Beyond its weight and size, that is what makes Little Nemo: Dream Another Dream stand-out--from indie and small press to mainstream and beyond, McCay's impact has defied genre labeling and limitations, having touched the lives of comic artists and cartoonists for nearly 100 years. Add to that some letters by Todd Klein and colors by Dave Stewart and it would be hard to find a detractor for this volume.
Printed at the original newspaper broadsheet size of 16" x 21", Little Nemo is much more than the gimmicky efforts DC Comics attempted several years ago with its Wednesday Comics lineup. At this size, the art and storytelling are put front and center. Whereas some cartoonists decided to modernize the stories and opt out of McCay's original racialized caricatures, others have Nemo and his companions on the whirlwind, surreal adventures that harken back to McCay's original vision. Additionally, while some artists simply use the broadsheet as a canvas of panels on a straightforward grid system, others break the confines of the pages themselves, going completely panel-less or employing a truly innovative approach to design and layout. Ronald Wimberly's contribution really stands out for its singular image and the way the characters move and evolve through the page itself.
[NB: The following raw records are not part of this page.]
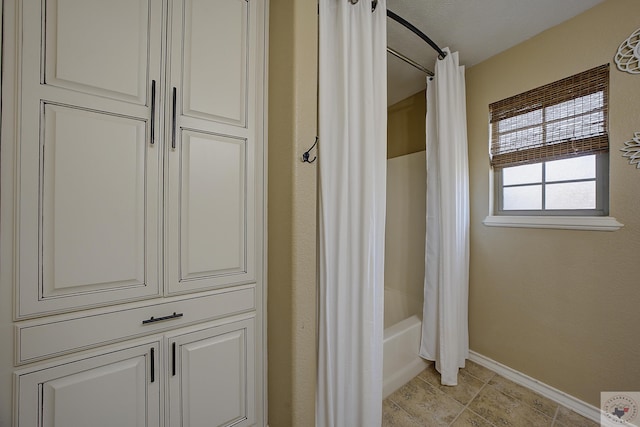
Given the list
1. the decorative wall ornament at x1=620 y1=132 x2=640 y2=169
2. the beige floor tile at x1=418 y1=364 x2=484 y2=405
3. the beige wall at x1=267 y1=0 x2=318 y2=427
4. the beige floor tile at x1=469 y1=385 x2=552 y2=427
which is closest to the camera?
the beige wall at x1=267 y1=0 x2=318 y2=427

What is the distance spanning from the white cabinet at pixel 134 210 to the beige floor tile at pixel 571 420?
66.8 inches

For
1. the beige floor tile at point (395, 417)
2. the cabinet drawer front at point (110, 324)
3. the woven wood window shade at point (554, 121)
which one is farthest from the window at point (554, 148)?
Answer: the cabinet drawer front at point (110, 324)

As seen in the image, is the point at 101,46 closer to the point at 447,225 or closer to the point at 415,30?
the point at 415,30

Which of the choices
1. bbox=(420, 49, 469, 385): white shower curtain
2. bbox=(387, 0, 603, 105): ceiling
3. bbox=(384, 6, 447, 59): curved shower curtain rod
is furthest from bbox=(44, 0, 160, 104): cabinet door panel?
bbox=(420, 49, 469, 385): white shower curtain

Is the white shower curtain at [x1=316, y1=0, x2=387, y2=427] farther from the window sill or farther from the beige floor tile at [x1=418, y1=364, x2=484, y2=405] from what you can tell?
the window sill

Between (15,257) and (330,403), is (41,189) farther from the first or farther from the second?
(330,403)

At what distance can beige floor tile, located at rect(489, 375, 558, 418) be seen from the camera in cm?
140

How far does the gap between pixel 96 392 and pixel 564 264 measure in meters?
2.41

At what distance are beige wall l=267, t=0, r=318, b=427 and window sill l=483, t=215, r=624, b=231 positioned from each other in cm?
155

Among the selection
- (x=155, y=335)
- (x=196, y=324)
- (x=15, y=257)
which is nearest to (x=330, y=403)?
(x=196, y=324)

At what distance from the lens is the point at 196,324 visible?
938 mm

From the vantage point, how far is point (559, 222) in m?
1.46

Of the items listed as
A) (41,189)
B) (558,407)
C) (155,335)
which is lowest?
(558,407)

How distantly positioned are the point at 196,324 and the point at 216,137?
2.54 ft
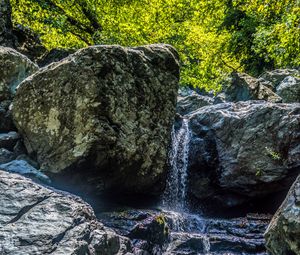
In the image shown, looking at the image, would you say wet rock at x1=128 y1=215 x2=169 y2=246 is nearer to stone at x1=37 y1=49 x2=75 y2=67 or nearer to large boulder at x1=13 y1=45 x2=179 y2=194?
large boulder at x1=13 y1=45 x2=179 y2=194

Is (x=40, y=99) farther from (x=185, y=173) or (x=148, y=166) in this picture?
(x=185, y=173)

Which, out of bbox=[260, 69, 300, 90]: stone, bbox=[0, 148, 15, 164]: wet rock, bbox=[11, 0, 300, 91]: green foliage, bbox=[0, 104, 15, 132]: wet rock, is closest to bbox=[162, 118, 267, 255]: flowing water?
bbox=[0, 148, 15, 164]: wet rock

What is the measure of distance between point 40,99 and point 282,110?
7.49 meters

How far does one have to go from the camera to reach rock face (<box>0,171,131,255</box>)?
4.50 m

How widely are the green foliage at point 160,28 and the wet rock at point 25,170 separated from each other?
26.2 ft

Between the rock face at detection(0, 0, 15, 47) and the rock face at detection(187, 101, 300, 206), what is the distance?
318 inches

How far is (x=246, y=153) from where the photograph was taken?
448 inches

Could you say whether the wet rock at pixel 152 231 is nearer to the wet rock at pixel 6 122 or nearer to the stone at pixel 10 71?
the wet rock at pixel 6 122

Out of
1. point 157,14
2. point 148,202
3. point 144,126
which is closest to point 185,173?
point 148,202

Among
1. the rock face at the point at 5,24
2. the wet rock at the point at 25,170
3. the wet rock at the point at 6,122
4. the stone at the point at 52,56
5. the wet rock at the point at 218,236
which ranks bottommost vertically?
the wet rock at the point at 218,236

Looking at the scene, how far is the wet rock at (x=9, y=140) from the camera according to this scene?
8727 mm

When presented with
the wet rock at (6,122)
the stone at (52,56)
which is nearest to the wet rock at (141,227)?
the wet rock at (6,122)

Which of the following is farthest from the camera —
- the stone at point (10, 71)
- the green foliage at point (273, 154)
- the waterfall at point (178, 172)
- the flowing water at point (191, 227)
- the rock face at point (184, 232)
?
the waterfall at point (178, 172)

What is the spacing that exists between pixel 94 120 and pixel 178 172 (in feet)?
16.6
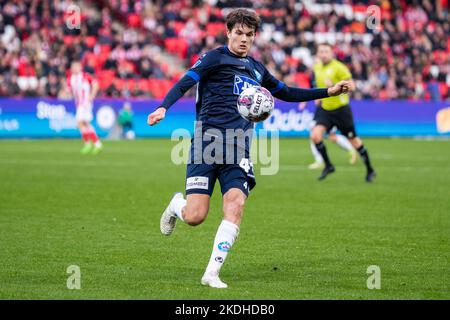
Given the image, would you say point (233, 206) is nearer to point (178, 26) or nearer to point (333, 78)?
point (333, 78)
Like all good anthologies, Little Nemo not only spotlights the recognizable talents of some of the industry's finest illustrators, but also of cartoonists who may not be as well known to audiences. Here, Maelle Doliveux deserves mention for her truly original use of paper cutouts and deconstructed layouts, as does Bishakh Som for his M.C. Escher-inspired take, while others opt instead for nearly or completely silent tributes to McCay, relying solely on the power of their art in the absence of any text or dialogue.
All of the contributors bring their own distinctive vibe and style to McCay, resulting in more than simple pastiche and conveying how indebted modern comics still are to his wondrous, magnificent imagination.